→ **Work order**: Copy the stock market commentary below word for word, from start to finish.

→ **Extract to read**:
================
The stock market had a three day decline from its recent top. I was somewhat skeptical of the decline because it came on news. I noted this in my last musing. On Thursday February 24th I wrote that I wanted to see the characteristics of a predicted rally coming from an oversold level, so as to try to determine if this was just a pullback in the bull market or whether it had the potential to be a more serious decline.
Friday we had a substantial rally. While breadth was excellent, volume stunk. Furthermore many of the leading, “high relative strength” names opened strong but closed either down on the day or in the lower end of their trading range. This is a big warning sign.
Almost all of the gains in the US equity indexes over the last 14 months or so have been enjoyed on either Mondays or the first day of the month. Yesterday, Monday February 28th the market opened higher and then surged early in the morning reaching important levels of resistance in both the NASDAQ and the S&P.
The rally failed and leaders (except for Apple) performed poorly again with stocks like NFLX, CRM, AMZN, CMG and others taking it on the chin, The semiconductor stocks, which have been leading the tech rally also had a very poor day.
As noted on CNBC today (Monday 2/28/11) , going into the action on March 1, 2011 the market has been up on the first day of the month for seven months in a row. And most of the up days were not trivial.
================
→ **Available data**:
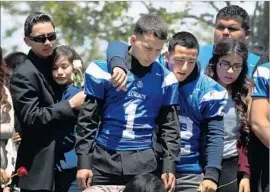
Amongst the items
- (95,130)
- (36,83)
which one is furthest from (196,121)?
(36,83)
================
→ **Completed task**:
The stock market had a three day decline from its recent top. I was somewhat skeptical of the decline because it came on news. I noted this in my last musing. On Thursday February 24th I wrote that I wanted to see the characteristics of a predicted rally coming from an oversold level, so as to try to determine if this was just a pullback in the bull market or whether it had the potential to be a more serious decline.
Friday we had a substantial rally. While breadth was excellent, volume stunk. Furthermore many of the leading, “high relative strength” names opened strong but closed either down on the day or in the lower end of their trading range. This is a big warning sign.
Almost all of the gains in the US equity indexes over the last 14 months or so have been enjoyed on either Mondays or the first day of the month. Yesterday, Monday February 28th the market opened higher and then surged early in the morning reaching important levels of resistance in both the NASDAQ and the S&P.
The rally failed and leaders (except for Apple) performed poorly again with stocks like NFLX, CRM, AMZN, CMG and others taking it on the chin, The semiconductor stocks, which have been leading the tech rally also had a very poor day.
As noted on CNBC today (Monday 2/28/11) , going into the action on March 1, 2011 the market has been up on the first day of the month for seven months in a row. And most of the up days were not trivial.